▸ TASK MATERIAL

»»

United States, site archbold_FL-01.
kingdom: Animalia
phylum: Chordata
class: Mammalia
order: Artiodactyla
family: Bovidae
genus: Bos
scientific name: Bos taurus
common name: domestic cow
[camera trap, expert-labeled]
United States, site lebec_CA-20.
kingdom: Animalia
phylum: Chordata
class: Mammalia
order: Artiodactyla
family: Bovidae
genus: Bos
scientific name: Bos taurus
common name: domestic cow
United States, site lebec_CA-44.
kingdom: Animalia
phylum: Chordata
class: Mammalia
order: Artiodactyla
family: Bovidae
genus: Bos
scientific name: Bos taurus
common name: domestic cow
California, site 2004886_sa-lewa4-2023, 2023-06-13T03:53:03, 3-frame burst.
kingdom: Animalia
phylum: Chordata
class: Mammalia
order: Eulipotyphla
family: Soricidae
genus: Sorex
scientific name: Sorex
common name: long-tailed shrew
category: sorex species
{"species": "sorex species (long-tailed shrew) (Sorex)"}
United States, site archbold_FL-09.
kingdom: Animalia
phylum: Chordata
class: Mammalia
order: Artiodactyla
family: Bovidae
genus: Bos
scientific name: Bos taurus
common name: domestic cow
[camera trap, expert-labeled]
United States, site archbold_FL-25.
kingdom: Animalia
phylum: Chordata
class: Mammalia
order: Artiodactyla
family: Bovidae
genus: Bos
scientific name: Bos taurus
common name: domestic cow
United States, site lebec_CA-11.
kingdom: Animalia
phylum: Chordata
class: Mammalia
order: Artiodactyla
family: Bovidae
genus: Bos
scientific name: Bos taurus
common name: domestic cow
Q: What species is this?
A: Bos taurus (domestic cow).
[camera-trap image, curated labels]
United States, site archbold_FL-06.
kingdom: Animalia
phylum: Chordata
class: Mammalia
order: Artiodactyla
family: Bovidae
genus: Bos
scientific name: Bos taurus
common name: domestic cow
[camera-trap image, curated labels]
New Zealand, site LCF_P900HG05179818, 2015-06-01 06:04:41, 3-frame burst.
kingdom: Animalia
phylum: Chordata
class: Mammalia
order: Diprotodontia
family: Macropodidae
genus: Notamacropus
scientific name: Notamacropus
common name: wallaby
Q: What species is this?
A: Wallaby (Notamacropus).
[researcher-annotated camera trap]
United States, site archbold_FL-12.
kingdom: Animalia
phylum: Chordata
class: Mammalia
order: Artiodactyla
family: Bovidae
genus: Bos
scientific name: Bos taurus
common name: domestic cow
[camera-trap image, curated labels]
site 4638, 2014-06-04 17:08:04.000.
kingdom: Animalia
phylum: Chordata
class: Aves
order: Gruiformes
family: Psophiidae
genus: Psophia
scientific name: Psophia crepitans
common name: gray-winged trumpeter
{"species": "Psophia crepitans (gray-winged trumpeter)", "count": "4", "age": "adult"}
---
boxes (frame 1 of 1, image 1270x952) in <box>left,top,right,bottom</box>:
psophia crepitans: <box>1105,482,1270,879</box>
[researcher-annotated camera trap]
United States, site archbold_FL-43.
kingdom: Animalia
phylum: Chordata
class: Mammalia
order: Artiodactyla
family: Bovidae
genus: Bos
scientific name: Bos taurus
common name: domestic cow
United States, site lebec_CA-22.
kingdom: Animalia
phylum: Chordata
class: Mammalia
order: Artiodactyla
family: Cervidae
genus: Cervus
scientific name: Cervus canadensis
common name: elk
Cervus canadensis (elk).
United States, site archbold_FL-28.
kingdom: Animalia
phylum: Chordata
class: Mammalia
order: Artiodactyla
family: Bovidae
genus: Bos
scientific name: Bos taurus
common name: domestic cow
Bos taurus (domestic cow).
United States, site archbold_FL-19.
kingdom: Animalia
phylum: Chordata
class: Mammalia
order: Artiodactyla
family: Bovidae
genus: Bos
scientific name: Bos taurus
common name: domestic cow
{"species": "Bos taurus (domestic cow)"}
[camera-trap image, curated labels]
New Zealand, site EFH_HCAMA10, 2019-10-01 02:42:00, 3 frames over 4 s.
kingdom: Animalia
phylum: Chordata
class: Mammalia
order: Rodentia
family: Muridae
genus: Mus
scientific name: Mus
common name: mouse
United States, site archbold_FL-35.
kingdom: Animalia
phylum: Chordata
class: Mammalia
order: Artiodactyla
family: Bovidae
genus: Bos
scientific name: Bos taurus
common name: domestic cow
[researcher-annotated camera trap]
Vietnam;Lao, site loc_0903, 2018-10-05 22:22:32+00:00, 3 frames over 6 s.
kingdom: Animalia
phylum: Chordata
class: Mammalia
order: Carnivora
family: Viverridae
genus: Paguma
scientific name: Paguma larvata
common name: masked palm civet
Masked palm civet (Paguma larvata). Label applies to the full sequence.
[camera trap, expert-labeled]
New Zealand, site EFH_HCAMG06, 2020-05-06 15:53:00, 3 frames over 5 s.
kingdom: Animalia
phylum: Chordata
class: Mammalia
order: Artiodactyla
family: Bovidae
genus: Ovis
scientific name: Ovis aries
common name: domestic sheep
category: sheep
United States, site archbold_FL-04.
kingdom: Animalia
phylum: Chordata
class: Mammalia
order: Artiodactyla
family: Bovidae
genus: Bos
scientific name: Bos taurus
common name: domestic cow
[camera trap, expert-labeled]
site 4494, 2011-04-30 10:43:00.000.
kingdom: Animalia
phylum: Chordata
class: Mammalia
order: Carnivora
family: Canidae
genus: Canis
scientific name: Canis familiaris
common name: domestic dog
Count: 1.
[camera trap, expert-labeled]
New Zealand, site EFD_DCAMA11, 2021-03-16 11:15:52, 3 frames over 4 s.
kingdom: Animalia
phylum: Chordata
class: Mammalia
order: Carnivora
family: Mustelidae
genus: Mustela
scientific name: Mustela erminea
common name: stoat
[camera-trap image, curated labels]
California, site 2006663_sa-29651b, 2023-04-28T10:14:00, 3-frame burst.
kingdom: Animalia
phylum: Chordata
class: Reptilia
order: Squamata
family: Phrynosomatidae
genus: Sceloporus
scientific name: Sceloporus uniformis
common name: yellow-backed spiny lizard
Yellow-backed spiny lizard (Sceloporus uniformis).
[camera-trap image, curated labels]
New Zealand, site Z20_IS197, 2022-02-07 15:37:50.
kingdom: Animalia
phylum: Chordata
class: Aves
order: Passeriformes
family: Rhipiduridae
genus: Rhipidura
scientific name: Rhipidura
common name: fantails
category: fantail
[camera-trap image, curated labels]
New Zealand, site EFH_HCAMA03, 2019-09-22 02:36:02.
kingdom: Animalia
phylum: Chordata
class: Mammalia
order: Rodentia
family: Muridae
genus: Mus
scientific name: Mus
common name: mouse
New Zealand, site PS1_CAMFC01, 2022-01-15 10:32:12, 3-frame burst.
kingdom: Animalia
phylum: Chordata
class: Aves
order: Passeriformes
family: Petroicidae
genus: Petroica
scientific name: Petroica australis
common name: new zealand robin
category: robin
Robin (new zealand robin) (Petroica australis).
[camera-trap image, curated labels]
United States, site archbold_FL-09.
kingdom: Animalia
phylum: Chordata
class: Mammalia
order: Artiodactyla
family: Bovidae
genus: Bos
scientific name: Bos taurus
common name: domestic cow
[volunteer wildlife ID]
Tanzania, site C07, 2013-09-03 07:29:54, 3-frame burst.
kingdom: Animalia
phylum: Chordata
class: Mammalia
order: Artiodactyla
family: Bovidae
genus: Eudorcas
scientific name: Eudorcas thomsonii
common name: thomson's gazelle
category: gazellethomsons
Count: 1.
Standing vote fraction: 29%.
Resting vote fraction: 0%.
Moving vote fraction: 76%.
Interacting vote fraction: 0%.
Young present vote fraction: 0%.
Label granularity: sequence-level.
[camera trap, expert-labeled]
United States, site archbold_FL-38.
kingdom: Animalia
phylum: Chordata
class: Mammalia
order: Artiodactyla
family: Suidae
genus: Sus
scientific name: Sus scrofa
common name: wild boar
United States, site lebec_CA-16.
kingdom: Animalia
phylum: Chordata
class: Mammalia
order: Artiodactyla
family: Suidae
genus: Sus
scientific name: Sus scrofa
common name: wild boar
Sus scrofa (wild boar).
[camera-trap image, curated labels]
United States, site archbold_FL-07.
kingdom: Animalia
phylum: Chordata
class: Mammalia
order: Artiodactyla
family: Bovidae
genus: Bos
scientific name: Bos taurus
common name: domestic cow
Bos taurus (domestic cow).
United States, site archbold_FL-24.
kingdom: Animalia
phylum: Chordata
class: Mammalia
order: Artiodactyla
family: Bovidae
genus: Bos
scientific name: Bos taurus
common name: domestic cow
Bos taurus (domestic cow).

««

▸ DESCRIPTION OF THE TASK
Whenever a line in the records above contains the string "frames", copy that line.

▸ RESULT OF THIS EXERCISE
New Zealand, site EFH_HCAMA10, 2019-10-01 02:42:00, 3 frames over 4 s.
Vietnam;Lao, site loc_0903, 2018-10-05 22:22:32+00:00, 3 frames over 6 s.
New Zealand, site EFH_HCAMG06, 2020-05-06 15:53:00, 3 frames over 5 s.
New Zealand, site EFD_DCAMA11, 2021-03-16 11:15:52, 3 frames over 4 s.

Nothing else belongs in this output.